Start of PAGE EXTRACT
YEREVAN — A former deputy commander of Armenian interior troops has been formally charged with killing an anti-government protester in the wake of a disputed presidential election held in 2008.
The retired officer, Gegham Petrosyan, was detained by the Special Investigative Service (SIS) on Tuesday.
A spokeswoman for the SIS, Marina Ohanjanyan, told RFE/RL’s Armenian service on Thursday that the murder accusation leveled against him carries between six and twelve years in prison.
Ohanjanyan said the law-enforcement agency has also asked a court in Yerevan to allow Petrosian’s pre-trial arrest. The district court ruled in favor of on the petition later in the day.
Petrosyan flatly denied responsibility for the death of Zakar Hovannisyan, one of the opposition demonstrators who clashed with security forces in Yerevan on March 1-2, 2008. Hovannisyan died in hospital hours after sustaining a gunshot wound.
Petrosyan’s lawyer, Vagharshak Gevorgyan, said the accusation is based on testimony by a purported eyewitness who claims that the police officer shot Hovannisi\yan when the latter attempted to hit him with a metal bar. Gevorgyan insisted that the SIS has not come up with any forensic evidence corroborating that testimony.
End of PAGE EXTRACT
Start of RAW DATA
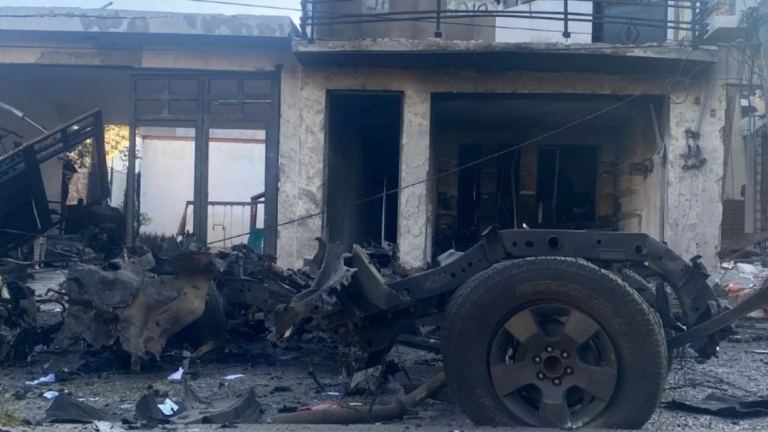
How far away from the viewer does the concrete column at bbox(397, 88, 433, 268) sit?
End of RAW DATA
EXERCISE INSTRUCTIONS:
a. According to the news report, what prison term does the murder charge against Gegham Petrosyan carry?
b. Write the next part of the news report on the charge against Gegham Petrosyan, starting right after its last sentence.
The material has nothing to do with the news report.

LIST OF ANSWERS:
a. Between six and twelve years in prison.

b.
“They say that he was shot from a pistol, but there is no such pistol,” the lawyer told reporters. “Nor has the cartridge case been found. The bullet was found, but no forensic tests were carried out after that.”
The violence erupted as security forces broke up opposition protests against alleged fraud in the February 2008 presidential election. Eight protesters as well as an officer and a soldier of interior troops, which are part of the national police service, died as a result.
Petrosyan is the first person prosecuted in connection with the fatalities.